Pagi itu, suasana RS Edelweis terasa hening, hanya suara langkah perawat dan dentingan alat medis sesekali memecah keheningan. Tia duduk bersandar di kursi roda, menunggu jadwal screening untuk tindakan secretome, penyuntikan zat peremajaan di kedua lututnya. Di tangannya, tergenggam sebuah buku doa yang lusuh, hadiah dari seorang sahabatnya.
Tiba-tiba, pintu ruang tunggu terbuka. Seorang perempuan paruh baya dengan wajah cerah dan mata berbinar masuk sambil membawa sebuket bunga mawar merah dan sekotak kue kecil.
“Barokallohu fie umrik, BEStie!” ucap Yuni dengan senyum lebar.
Tia tertawa pelan. “Ulang tahun ke-50 dirayakan di rumah sakit, ini pasti edisi spesial,” katanya setengah bercanda, setengah lirih menahan nyeri.
Yuni duduk di sampingnya, menggenggam tangan Tia erat. “Ah, jangan sedih.
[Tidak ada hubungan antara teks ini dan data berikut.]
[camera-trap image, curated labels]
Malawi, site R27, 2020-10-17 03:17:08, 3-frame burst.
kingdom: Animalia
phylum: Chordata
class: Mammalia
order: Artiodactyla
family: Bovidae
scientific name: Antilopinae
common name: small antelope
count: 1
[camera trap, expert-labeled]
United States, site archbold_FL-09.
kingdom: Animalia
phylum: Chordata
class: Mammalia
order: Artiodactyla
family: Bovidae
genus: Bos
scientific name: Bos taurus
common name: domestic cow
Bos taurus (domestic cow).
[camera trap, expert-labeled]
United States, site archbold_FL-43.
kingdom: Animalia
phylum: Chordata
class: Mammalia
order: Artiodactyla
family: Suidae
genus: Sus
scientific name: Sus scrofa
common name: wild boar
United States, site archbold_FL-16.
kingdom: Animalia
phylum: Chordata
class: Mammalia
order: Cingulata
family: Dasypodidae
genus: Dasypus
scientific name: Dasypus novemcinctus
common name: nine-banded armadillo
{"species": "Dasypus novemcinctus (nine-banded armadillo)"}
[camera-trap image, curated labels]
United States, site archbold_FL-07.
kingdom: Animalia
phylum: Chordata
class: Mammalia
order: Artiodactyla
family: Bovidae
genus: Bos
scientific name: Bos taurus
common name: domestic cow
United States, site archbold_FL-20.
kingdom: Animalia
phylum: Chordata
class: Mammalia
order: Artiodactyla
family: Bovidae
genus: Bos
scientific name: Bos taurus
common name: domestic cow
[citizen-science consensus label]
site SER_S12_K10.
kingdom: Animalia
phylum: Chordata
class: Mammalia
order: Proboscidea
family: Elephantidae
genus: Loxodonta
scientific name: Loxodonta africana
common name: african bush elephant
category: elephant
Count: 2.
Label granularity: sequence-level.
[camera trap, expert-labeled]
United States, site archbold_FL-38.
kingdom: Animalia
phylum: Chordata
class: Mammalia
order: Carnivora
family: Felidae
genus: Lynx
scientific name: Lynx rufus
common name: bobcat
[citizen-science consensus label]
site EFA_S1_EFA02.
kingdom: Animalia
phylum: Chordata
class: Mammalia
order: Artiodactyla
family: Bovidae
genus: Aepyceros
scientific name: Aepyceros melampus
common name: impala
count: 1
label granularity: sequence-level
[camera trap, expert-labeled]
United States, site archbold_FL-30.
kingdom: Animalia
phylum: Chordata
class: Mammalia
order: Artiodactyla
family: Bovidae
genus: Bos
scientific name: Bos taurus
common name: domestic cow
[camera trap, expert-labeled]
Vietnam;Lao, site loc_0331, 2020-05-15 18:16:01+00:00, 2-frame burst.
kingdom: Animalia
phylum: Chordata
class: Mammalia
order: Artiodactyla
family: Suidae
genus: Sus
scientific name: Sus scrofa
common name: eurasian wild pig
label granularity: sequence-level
Usia 50 itu bukan sekadar angka. Ini usia emas, waktu terbaik untuk muhasabah, mengingat betapa banyaknya nikmat yang sudah Allah swt beri.”
Tia menatap lantai. “Tapi kenapa harus diiringi lutut yang semakin aus? Dr. Dadang bilang hasil MRI-nya... bukan sekadar nyeri biasa, tapi memang aus...di atas osteoartritis ”
Yuni tersenyum, kali ini lebih lembut. “Mungkin ini cara Allah bilang, ‘Cukup dulu, Tia, jangan terlalu banyak berlari. Sudah saatnya kau belajar terbang tanpa kaki—dengan karya, doa, dan makna.’”
Diam sejenak. Angin dari AC berdesir lembut. Tia menatap wajah sahabatnya, lalu berbisik, “Kamu tahu, aku iri. Kamu masih bisa berjalan cepat, bahkan mendaki gunung kalau mau. Aku... hanya bisa duduk di sini, menunggu tindakan, berharap bisa berjalan tanpa suara ‘krek’ di lutut.”
“Jangan iri,” jawab Yuni, masih menggenggam tangannya. “Setiap orang punya jalan masing-masing. Aku pun iri sama kamu. Di tengah sakit, kamu tetap berkarya, tetap menginspirasi. Bahkan di tengah perih, kamu masih sempat mengingatkan kami semua tentang arti bersyukur.Di manapun dan kepada siapapun dirimu senantiasa memberikan kebahagian, sesuai namamu”
Yuni tersenyum. “Jangan menaruh harapan besar kepada anak-anak kita, ya...”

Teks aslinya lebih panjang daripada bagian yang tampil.